[EXTRACT PROVIDED]
★ ★ ★ ★ ★
Teeing Off

Danderyd - 30th June

Today we are resting before our long drive tomorrow to another town. Apart from cleaning, packing and planning we decided to walk down to the Edsviken, an inlet of the Baltic Sea, to see the golf course from another angle. 

We look down onto the Kevingebanan golf course belonging to the Stockholm Golf Club, which was founded in 1904, it is Sweden’s second oldest golf club and Scandinavian’s third oldest. However the Kevingebanan greens aren’t the Club’s first home, it is their fifth, but as Swedes like to quote their ‘firsts’ here are some of the Stockholm Golf Clubs:

  • They built Sweden’s first 18 hole course in 1926-27
  • They installed at Kevingebanan Sweden’s first automatic irrigation system. That system has been replaced with 3,000,000 environmentally efficient water pipes and a storm water collection and recycling system.
  • Their maintenance plant in the 1970s included Sweden’s first triple mower.
★ ★ ★ ★ ★
[ENTRIES SHOWN]
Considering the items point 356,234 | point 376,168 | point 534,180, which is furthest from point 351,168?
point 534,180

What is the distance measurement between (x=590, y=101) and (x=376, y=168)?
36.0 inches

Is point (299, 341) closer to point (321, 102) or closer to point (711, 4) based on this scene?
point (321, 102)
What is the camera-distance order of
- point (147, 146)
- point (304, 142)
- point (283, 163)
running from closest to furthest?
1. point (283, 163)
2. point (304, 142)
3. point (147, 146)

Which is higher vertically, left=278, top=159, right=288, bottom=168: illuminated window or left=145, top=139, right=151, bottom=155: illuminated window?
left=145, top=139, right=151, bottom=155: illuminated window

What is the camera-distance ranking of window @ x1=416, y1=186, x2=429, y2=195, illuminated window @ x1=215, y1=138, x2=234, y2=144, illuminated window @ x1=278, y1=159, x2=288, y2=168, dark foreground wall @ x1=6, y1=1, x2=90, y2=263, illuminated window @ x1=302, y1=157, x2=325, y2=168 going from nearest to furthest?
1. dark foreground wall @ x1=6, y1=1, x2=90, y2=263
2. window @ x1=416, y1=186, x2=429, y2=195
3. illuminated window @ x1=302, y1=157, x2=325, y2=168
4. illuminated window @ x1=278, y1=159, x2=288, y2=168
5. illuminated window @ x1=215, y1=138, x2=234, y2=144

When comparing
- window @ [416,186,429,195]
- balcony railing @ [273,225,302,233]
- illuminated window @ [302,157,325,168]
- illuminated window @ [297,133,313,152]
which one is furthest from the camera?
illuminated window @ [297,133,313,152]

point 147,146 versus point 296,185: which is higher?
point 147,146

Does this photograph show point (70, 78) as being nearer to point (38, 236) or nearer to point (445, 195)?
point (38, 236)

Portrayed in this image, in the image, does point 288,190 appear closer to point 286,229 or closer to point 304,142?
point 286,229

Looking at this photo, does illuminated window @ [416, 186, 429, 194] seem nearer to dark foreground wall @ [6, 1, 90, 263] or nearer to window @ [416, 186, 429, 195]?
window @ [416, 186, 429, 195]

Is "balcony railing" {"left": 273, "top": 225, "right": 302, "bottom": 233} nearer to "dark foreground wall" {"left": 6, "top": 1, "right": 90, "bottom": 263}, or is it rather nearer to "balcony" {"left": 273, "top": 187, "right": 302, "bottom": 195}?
★ ★ ★ ★ ★
[EXERCISE TASKS]
1. Answer these questions using the Danderyd diary entry.
(a) What does the entry say the Edsviken is?
(b) In what year was the Stockholm Golf Club founded?
(c) In which years did the club build Sweden's first 18 hole course?
2. Continue the Danderyd diary entry about the Stockholm Golf Club from its last sentence.

[ANSWERS FOR THE TASKS]
1.
(a) An inlet of the Baltic Sea.
(b) 1904.
(c) 1926-27.

2.
At the time the land was bought it was a farm on the waters edge, it is now surrounded on three sides by houses, roads and a business centre including a bus and train station. Development of the urban area has taken precedence over the golf course and seen the British designed course reduced in size over the decades. Because of the golf courses proximity to houses the maintenance staff can’t operate machinery until a reasonable hour; therefore golfers can’t start until later than other clubs and three days a week can’t play in the mornings. The photo above is the machines working in the morning, ground blowers, mowers, weed trimmers etc they make a lot of noise. We can even hear the golfers teeing off.

Although we can’t see the Driving Lake from our apartment, Kevingebanan believes they have the most unique driving range where you warm up for your game or practice your swing by hitting balls into the Edsviken towards the hospital. 
You are forbidden to do it when the rescue helicopter is landing or taking off from the hospital helipad. 
The photo to the right is a common sight in Scandinavian, wherever there is water (sea, lake, river, large pond) there is a lifebouy and ladder to rescue anybody who has fallen in.

Today’s ABBA tribute is ‘The Name Of The Game’ (1977)

What’s the name of the game?
Does it mean anything to you?

Golf doesn’t mean anything to me but it must do for some people to spend hours chasing a white ball around at great cost. The membership fee at Kevingebanan is NZ$1,680 per year plus additional charges, on top of that you pay a NZ$4,500 deposit to join. You even pay a fee to join the 450 people waiting list.